Beleuchtung für eine Wüstenumgebung

Das Team erstellte in der Unreal Engine eine virtuelle Wüste, um die Umgebung, in der sich die physische Installation befinden sollte, akkurat nachzubilden. "Für uns war es von zentraler Bedeutung, dass unser Kunstwerk nachts interaktiv ist", sagt Rueda. "Das Beleuchtungssystem war also ein Schlüsselfaktor für unsere Pilze."
Mit freundlicher Genehmigung von Kristina Chan
Das Team verwendete das DMX-Plugin in der Unreal Engine, um die Auswirkungen verschiedener Tageszeiten auf die Beleuchtung auszuprobieren und zu untersuchen, wie das Beleuchtungssystem mit der Umgebung interagieren würde. "Je mehr Geräusche die Skulptur hört, desto mehr tanzende Lichter sieht man", erklärt Rueda.

So konnte das Team prüfen, wie dies in einer Reihe möglicher Szenarien ablaufen würde — wenn beispielsweise ein Kunstfahrzeug vorfahren und ein DJ Musik auflegen würde, wie würde die Beleuchtung der Skulptur reagieren? 

Durch die Visualisierung konnten sie nicht nur eine Vielzahl möglicher Situationen wie diese berücksichtigen, sondern auch die Kosten für die Lieferung und Montage des Beleuchtungsmaterials kalkulieren.

Die Idee mit anderen teilen – mit Pixel Streaming

Traditionell gehen viele Burning Man-Kunstinstallationen am letzten Festival-Tag in Flammen auf.
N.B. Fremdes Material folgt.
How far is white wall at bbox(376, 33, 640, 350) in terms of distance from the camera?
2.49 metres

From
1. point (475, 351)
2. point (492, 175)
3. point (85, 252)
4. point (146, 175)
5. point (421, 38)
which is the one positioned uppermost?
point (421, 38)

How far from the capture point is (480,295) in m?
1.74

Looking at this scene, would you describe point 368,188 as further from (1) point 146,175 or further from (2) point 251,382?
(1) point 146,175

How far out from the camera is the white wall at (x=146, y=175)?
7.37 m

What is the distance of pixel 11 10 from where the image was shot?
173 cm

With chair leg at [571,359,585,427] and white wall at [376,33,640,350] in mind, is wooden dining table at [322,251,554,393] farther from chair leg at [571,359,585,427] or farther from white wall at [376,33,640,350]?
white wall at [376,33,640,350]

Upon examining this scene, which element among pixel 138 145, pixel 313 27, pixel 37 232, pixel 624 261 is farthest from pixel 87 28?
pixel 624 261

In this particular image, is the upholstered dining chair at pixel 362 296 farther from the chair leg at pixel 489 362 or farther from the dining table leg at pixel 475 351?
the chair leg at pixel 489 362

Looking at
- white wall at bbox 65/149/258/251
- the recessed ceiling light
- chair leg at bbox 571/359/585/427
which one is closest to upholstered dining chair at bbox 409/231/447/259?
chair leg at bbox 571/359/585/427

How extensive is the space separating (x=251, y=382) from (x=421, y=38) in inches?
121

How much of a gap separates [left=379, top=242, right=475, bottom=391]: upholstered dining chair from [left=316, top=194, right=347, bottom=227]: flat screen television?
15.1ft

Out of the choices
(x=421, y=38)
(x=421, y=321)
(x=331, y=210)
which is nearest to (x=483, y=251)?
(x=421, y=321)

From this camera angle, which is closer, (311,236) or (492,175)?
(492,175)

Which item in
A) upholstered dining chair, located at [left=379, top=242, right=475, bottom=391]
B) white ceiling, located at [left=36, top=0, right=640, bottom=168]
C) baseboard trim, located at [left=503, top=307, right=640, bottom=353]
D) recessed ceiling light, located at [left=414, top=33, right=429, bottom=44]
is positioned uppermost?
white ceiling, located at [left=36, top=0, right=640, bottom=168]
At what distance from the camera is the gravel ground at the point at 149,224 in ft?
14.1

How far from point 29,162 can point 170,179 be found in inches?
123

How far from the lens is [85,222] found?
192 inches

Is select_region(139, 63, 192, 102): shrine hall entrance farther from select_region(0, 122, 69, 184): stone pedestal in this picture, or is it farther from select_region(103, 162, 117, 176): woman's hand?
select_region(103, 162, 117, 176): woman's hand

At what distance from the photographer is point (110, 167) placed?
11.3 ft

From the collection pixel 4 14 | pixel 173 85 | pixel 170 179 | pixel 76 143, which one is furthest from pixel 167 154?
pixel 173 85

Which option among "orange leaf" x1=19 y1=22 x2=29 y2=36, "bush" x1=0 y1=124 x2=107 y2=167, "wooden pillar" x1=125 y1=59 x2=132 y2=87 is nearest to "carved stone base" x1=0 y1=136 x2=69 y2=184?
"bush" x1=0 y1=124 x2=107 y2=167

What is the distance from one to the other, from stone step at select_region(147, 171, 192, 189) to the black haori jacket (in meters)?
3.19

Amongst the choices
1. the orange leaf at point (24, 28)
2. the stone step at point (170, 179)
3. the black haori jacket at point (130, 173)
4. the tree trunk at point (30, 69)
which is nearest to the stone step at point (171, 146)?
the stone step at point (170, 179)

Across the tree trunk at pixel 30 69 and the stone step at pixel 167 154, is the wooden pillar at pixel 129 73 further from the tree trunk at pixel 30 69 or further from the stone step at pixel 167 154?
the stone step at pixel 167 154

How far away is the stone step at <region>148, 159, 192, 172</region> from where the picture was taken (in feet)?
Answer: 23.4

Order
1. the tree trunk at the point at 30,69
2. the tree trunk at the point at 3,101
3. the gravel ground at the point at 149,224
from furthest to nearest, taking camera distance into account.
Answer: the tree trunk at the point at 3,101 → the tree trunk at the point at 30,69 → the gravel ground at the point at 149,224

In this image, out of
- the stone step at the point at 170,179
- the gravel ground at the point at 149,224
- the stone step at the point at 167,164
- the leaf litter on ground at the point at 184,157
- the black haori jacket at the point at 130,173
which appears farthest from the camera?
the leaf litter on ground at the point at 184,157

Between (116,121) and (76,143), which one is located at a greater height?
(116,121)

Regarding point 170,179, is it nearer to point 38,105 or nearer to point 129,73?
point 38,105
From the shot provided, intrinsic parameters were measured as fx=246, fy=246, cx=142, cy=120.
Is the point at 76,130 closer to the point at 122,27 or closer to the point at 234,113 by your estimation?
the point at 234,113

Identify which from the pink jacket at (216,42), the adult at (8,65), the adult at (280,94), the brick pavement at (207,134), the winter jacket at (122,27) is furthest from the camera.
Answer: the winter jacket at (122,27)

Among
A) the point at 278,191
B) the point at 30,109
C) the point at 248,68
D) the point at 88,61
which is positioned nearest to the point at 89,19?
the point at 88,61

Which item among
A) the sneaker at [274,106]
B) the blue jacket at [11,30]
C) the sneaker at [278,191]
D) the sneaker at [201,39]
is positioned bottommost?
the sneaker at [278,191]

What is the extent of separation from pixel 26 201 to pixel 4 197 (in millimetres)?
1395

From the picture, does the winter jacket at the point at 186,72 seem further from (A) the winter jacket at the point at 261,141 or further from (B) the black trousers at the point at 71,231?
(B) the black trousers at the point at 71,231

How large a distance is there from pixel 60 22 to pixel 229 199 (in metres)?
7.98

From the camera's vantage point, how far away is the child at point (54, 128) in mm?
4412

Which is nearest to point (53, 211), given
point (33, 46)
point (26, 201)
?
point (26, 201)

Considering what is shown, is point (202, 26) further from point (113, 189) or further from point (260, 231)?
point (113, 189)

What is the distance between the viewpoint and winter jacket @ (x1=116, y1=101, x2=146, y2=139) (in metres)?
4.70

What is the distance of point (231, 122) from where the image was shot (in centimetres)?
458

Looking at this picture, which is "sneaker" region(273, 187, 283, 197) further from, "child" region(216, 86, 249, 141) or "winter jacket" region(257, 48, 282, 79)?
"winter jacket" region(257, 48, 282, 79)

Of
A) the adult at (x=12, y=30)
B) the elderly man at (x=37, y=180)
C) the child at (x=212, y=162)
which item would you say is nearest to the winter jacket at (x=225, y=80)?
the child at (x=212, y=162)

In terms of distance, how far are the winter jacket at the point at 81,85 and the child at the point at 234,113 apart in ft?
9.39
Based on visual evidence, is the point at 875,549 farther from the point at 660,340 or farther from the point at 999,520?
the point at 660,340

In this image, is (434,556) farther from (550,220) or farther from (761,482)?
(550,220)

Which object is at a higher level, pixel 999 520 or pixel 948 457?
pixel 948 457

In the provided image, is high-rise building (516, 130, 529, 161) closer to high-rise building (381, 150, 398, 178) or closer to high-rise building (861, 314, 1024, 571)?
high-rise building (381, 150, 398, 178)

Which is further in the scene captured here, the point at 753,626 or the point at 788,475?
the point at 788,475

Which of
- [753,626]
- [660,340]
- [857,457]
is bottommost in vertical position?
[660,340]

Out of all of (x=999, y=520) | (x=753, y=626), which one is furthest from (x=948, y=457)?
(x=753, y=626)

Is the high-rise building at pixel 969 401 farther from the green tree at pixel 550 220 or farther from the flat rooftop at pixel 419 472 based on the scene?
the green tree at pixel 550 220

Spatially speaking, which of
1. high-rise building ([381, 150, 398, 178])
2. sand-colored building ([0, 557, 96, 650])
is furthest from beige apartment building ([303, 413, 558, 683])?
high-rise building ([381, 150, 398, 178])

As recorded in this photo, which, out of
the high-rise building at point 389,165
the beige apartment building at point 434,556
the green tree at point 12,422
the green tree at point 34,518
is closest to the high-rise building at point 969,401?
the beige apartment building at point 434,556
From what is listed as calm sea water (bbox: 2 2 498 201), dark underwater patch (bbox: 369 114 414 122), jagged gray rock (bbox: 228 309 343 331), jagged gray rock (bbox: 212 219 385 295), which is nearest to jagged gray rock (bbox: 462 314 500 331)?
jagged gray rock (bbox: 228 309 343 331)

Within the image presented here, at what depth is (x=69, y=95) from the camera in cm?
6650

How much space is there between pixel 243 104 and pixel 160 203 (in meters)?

Für "Nebula Shroom Grove" verfolgte Understory Collective jedoch andere Pläne – und stellte sich ein zweites Leben für die Installation nach dem Event vor.

Sie konnten ihre hochwertigen Visualisierungen potenziellen Investoren mithilfe von Pixel-Streaming in der Unreal Engine zeigen, wodurch es möglich ist, ein Projekt über eine einfache Web-URL mit jedem und überall zu teilen.

"In Unreal stand uns bereits alles zur Verfügung: Beleuchtung, Atmosphäre, Wetterbedingungen", sagt Rueda.  "Es war recht unkompliziert, in Pixel Streaming einzusteigen und es den Investoren zu präsentieren."
 
Mit freundlicher Genehmigung von Silvia Rueda
Das Team vermochte rasch zu demonstrieren, wie die Installation in einer Vielzahl von Umgebungen, Wetterbedingungen und Tageszeiten aussehen könnte, und gab den Benutzern sogar die Möglichkeit, auf die Pilze zu springen und den Sonnenuntergang zu genießen. 

Nachdem sie selbst diese aufregende Reise vom Designstudio in die Wüste unternommen haben, ist Understory Collective bereit, andere zu ermutigen, in ihre Fußstapfen zu treten.

Sie arbeiten an einer Reihe von Burning Man-Tutorials, mit denen jeder erlernen kann, wie man eine Kunstinstallation erstellt und sie mit der Unreal Engine und Twinmotion visualisiert.

"Vielleicht kann eines dieser Kunstwerke für den nächsten Burning Man geschaffen werden", so Rueda.